Pues todo ser que sufre necesita (y a veces clama) cuidado, lo que moviliza promotoramente, en los demás, la necesidad complementaria de socorrerlo y sedarlo. Ahora bien, cuando estos roles se exacerban patológicamente en la vida, aparecerán entonces bajo la forma promotora (inauténtica) propia de la conducta enferma (neurótica, psicopática o psicótica). En estos casos, la fuerza promotora será también tan exigente que, para desengancharse de ella, la única salida será «darse cuenta», porque: tanto si se cae en su manejo de manera complementaria satisfaciéndolo, como si se entra en el antagonismo de no querer sedarlo, de cualquier manera uno queda siempre involucrado situacionalmente en sus exigencias.
De sus dos acepciones: 1) aquel que agoniza «in illo tempore» y 2) «aquel que actúa originariamente», se mantiene vigente la segunda por su funcionalidad específica en la teoría de los roles (Ver) y por su utilidad instrumental en los procesos metodológicos que se basan en ella.

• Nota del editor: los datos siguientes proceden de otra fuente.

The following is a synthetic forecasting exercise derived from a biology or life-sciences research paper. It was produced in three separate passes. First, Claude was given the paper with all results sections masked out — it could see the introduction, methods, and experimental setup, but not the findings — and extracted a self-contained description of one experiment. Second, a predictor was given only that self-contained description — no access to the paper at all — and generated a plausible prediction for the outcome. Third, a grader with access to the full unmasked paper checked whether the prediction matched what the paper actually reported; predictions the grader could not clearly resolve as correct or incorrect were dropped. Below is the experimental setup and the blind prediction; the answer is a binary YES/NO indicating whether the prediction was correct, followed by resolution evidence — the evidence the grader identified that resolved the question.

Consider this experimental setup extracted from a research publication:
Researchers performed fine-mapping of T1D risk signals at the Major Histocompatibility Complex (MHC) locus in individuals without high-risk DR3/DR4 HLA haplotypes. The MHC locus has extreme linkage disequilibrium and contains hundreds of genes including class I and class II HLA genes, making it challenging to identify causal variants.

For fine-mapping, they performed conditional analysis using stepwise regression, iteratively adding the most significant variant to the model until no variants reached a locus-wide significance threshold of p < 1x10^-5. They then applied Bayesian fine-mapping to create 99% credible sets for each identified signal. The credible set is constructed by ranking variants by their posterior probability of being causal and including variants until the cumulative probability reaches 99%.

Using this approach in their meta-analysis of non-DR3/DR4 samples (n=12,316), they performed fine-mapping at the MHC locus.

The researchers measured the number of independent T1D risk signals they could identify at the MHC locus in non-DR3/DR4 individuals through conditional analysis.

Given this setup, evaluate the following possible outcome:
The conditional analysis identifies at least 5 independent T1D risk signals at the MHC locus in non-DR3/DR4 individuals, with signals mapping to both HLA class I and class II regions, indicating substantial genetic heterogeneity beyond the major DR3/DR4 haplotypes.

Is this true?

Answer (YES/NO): YES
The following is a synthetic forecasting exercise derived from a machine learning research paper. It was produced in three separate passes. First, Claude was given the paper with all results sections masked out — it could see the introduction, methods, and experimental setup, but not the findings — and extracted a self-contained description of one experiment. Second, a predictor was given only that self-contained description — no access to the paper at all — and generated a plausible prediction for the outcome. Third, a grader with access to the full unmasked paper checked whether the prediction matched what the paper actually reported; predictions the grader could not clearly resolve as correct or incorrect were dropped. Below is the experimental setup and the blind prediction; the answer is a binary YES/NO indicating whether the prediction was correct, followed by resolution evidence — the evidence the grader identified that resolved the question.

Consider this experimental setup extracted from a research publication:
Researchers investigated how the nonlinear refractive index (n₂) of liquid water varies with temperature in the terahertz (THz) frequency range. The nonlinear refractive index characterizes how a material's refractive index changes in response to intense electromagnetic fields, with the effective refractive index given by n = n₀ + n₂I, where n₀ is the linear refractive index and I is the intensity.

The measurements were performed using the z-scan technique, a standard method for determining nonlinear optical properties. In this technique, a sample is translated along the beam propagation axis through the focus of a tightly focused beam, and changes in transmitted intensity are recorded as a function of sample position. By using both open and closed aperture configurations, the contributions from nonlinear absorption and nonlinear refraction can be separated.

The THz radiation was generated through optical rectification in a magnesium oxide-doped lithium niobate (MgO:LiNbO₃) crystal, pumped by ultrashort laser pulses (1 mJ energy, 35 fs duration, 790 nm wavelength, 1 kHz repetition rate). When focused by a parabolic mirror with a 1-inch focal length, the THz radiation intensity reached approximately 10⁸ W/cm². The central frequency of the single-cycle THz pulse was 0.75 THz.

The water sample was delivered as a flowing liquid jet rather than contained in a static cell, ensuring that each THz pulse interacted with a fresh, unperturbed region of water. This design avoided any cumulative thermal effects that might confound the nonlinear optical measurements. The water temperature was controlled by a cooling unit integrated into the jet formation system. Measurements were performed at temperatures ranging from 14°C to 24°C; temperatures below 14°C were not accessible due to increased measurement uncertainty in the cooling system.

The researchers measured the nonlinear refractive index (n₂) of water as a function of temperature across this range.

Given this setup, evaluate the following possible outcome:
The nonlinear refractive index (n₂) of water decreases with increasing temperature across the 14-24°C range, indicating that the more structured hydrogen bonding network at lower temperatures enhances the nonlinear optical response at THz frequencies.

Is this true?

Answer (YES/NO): NO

La primera acepción, en psicodrama, sigue siendo útil para aludir al «niño herido» que latentemente sufre, y que suele aflorar en las escenas nucleares conflictivas (Ver) que se despliegan en el escenario psicodramático.
En el «modelo evolutivo de la teoría de los roles» son actos protagónicos aquellos que ejecuta, ejerce y juega el niño, cada vez que está emergiendo en estas nuevas conductas durante su proceso de identidad y su posterior desarrollo integrativo en vincularidad.